Activity:
Once the line with "United States, site archbold_FL-04." is found in the entries below, repeat it and each following line exactly, up to and including the line with "scientific name: Oryx gazella". Add no other lines.

((

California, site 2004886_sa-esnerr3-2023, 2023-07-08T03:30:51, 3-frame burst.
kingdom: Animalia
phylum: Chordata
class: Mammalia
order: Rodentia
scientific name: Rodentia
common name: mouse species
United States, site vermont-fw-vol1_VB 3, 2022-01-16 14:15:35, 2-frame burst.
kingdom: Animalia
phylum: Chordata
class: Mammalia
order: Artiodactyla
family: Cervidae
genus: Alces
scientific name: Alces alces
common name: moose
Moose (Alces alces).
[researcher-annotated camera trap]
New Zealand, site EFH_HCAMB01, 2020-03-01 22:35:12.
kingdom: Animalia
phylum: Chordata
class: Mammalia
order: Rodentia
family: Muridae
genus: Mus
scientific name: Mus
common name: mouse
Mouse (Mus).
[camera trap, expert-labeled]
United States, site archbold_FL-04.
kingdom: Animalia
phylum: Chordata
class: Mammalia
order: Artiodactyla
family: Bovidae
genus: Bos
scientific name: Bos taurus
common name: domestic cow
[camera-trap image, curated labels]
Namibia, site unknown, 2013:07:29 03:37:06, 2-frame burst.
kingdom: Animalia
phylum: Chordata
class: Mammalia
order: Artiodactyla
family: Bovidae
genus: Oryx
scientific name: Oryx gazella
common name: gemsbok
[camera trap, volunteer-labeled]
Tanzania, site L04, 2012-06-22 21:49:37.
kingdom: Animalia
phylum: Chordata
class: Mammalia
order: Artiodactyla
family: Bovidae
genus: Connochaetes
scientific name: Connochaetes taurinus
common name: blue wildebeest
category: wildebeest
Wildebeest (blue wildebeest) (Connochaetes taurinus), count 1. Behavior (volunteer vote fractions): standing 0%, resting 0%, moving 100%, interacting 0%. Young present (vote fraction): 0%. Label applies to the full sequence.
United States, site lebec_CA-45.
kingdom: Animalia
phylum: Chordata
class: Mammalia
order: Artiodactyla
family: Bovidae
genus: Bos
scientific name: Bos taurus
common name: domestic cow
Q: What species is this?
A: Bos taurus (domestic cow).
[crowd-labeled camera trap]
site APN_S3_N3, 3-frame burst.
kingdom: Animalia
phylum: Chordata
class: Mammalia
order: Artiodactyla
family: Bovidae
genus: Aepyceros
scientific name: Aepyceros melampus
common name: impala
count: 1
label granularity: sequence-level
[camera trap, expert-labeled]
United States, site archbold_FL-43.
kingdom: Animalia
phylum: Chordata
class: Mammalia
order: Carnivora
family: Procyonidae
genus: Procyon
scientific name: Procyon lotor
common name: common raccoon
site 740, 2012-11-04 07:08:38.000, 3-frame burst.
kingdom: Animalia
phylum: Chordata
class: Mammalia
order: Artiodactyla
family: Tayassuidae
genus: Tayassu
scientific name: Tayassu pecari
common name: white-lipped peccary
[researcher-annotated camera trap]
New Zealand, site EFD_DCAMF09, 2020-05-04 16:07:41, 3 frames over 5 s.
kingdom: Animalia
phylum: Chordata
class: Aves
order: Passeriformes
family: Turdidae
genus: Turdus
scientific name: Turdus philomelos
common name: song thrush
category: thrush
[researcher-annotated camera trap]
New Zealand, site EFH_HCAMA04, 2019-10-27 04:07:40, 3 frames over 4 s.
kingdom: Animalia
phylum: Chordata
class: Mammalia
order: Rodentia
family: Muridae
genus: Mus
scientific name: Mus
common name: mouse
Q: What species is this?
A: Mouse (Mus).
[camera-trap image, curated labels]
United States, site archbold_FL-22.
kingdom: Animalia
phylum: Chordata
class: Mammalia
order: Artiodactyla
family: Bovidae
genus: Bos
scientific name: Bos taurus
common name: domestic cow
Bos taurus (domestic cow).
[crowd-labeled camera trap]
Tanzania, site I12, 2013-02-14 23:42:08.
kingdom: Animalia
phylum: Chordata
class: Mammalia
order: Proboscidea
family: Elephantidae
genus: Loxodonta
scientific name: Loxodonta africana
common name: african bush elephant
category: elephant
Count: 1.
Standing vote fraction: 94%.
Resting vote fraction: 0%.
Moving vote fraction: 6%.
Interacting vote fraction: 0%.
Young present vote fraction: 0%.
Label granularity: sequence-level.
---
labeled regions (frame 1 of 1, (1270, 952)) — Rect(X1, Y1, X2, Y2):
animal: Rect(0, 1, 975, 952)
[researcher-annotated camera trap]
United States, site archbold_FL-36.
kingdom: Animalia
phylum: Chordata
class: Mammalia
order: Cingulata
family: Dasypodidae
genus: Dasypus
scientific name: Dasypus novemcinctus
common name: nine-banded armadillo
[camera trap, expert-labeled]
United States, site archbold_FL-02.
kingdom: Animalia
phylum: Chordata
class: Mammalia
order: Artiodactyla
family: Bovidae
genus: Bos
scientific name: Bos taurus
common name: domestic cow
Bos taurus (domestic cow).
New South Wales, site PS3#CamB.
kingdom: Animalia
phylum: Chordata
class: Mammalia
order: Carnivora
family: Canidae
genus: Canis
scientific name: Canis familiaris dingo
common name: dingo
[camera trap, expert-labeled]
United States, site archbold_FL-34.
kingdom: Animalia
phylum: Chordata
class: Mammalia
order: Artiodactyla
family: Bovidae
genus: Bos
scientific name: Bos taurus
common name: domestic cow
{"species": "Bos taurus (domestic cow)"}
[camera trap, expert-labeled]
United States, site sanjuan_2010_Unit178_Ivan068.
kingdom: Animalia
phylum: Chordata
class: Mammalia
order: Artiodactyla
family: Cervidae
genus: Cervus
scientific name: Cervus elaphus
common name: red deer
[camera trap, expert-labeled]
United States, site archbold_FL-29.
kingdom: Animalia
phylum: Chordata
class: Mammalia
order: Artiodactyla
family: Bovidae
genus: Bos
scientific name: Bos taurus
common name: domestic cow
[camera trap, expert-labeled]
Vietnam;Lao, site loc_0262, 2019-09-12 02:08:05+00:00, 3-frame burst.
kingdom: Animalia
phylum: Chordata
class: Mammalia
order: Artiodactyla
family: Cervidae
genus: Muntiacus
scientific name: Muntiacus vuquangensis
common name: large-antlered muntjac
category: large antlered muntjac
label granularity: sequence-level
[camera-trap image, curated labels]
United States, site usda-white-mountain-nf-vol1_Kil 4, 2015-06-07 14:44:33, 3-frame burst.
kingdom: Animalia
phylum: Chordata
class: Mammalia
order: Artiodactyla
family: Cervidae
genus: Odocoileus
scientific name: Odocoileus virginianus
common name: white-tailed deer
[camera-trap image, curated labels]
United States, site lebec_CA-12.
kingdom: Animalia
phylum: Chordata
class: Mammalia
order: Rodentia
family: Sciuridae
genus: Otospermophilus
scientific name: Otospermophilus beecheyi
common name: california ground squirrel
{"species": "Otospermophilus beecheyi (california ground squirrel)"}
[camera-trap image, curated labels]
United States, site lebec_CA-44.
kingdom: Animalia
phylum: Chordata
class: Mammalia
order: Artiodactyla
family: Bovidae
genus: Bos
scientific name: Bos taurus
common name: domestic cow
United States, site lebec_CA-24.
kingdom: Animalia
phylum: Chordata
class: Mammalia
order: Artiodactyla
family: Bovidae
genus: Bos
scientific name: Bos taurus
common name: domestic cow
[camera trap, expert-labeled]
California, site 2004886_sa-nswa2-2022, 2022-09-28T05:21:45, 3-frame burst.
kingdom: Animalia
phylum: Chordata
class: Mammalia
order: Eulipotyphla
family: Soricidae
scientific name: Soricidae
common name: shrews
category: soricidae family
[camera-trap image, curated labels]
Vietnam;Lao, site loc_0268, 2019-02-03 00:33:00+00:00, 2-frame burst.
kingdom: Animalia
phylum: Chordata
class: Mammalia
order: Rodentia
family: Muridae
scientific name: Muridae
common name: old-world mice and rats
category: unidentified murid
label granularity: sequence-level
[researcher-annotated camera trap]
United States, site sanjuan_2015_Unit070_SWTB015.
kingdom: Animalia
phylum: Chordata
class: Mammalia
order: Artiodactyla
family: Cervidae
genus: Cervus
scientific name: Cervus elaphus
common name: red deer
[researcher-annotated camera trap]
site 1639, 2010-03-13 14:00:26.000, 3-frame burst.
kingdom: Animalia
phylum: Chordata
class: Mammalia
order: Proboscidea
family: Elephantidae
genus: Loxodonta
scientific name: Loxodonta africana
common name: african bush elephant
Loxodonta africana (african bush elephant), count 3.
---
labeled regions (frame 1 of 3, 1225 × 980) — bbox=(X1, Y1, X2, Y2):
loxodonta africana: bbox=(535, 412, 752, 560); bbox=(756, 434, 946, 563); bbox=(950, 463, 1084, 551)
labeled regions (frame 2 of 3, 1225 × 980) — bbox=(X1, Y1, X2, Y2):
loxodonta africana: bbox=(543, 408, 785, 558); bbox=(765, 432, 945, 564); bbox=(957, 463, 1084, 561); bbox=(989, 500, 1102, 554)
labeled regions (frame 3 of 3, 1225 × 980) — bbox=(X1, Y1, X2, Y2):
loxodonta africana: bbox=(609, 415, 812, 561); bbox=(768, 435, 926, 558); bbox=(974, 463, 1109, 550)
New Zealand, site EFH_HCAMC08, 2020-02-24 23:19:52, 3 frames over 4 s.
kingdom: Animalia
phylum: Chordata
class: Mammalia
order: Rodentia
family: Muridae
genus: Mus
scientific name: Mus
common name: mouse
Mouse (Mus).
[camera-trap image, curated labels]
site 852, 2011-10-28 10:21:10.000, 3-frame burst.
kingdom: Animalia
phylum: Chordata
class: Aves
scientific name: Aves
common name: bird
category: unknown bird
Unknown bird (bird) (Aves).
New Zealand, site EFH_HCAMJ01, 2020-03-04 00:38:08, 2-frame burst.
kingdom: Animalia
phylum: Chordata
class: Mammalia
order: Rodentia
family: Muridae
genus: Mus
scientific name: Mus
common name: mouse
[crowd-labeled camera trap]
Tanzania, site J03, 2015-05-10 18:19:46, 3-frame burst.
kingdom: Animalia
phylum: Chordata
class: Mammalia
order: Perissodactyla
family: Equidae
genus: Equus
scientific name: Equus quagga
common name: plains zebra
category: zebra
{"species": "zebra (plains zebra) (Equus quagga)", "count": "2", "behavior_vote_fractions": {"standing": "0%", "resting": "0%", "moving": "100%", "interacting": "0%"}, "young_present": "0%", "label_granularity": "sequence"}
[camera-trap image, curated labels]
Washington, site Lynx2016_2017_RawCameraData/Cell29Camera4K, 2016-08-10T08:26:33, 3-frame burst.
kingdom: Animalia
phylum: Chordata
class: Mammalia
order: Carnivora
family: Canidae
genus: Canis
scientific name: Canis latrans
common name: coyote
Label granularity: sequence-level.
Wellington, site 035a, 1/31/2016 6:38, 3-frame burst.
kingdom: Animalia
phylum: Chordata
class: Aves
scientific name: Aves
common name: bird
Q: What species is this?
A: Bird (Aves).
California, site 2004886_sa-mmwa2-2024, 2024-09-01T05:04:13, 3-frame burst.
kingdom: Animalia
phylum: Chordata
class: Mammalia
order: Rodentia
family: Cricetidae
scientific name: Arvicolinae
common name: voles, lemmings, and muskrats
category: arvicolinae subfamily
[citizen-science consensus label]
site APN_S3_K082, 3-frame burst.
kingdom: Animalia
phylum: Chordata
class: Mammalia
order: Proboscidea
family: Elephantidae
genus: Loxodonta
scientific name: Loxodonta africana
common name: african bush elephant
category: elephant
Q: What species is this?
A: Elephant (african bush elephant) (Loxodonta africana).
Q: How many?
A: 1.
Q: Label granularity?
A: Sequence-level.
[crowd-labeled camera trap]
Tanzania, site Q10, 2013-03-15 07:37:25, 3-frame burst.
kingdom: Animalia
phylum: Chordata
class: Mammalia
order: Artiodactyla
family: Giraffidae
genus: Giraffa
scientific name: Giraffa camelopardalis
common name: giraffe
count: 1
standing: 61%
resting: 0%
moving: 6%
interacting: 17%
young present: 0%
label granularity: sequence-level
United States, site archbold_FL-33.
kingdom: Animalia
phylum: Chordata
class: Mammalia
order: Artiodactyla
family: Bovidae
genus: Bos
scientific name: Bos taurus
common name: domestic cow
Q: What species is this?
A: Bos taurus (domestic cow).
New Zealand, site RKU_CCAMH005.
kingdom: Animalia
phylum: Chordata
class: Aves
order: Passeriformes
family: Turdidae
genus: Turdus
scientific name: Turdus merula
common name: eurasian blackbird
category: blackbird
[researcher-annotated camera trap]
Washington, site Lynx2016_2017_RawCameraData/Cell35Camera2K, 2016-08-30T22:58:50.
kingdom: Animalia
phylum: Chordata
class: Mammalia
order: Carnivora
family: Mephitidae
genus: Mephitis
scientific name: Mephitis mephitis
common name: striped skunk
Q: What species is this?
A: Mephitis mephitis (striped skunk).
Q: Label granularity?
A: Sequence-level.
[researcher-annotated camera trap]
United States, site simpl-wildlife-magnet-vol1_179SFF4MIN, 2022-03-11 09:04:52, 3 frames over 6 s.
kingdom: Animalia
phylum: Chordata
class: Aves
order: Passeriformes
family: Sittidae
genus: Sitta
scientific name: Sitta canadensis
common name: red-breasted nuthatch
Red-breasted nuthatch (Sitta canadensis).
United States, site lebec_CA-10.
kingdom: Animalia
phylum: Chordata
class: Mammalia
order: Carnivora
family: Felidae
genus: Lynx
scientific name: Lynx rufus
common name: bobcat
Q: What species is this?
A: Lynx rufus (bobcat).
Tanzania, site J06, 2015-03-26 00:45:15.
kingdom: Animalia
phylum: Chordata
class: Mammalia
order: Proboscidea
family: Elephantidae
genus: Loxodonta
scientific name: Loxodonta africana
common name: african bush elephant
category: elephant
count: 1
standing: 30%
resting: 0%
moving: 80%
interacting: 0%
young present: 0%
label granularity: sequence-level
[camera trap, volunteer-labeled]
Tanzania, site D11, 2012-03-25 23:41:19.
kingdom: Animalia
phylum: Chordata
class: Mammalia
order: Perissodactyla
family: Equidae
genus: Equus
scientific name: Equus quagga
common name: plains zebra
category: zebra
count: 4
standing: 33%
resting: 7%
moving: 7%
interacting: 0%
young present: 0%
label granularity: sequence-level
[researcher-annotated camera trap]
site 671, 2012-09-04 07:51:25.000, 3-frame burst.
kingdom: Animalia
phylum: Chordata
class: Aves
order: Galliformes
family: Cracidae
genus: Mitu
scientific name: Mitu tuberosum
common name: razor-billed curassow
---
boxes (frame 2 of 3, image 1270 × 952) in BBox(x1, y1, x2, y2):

))

Exercise solution:
United States, site archbold_FL-04.
kingdom: Animalia
phylum: Chordata
class: Mammalia
order: Artiodactyla
family: Bovidae
genus: Bos
scientific name: Bos taurus
common name: domestic cow
[camera-trap image, curated labels]
Namibia, site unknown, 2013:07:29 03:37:06, 2-frame burst.
kingdom: Animalia
phylum: Chordata
class: Mammalia
order: Artiodactyla
family: Bovidae
genus: Oryx
scientific name: Oryx gazella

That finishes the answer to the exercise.